Dividing retirement benefits in divorce
As a marriage progresses beyond several decades, it’s common for one spouse to take over running the financial aspects of the family. The other spouse thus often feels at a disadvantage when it comes to dividing retirement assets such as:
- 401(k)s and other deferred compensation plans
- IRAs and Roth IRAs
- Executive compensation plans
- Life insurance benefits
- Profit-sharing benefits
The good news is that you can usually divide these assets in divorce. However, the process can quickly become complicated, especially for those with significant assets or substantial retirement funds. Generally, any assets acquired during the marriage will be divisible in the divorce. This means if you or your spouse started a retirement fund before the marriage, the total value of divisible assets may be less than what the balance currently is.
Restrictions may also apply depending on the type of account. For example, military retirement pay has its own set of regulations when it comes to divorce, as do public pensions for government employees. Additionally, prenuptial agreements can affect whether the account can be included in marital property division.

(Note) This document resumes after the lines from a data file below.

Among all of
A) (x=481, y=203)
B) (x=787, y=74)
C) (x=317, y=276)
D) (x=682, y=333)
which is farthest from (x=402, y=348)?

One solution worth exploring
One option for older divorcing couples is to create a qualified domestic relations order (QDRO). QDROs are legal judgments that allow partners to split up private retirement benefit plans or pensions. There are several restrictions on making a QDRO, so it’s important to consult with an attorney who has experience with them.
This is also a good time to review the beneficiaries listed on your retirement accounts. Most likely, your spouse is the No. 1 beneficiary on most accounts, in addition to being listed in your will, trusts if you have them and other estate documents. So, it’s important to update your estate plan accordingly to protect your future interests as well as your present ones.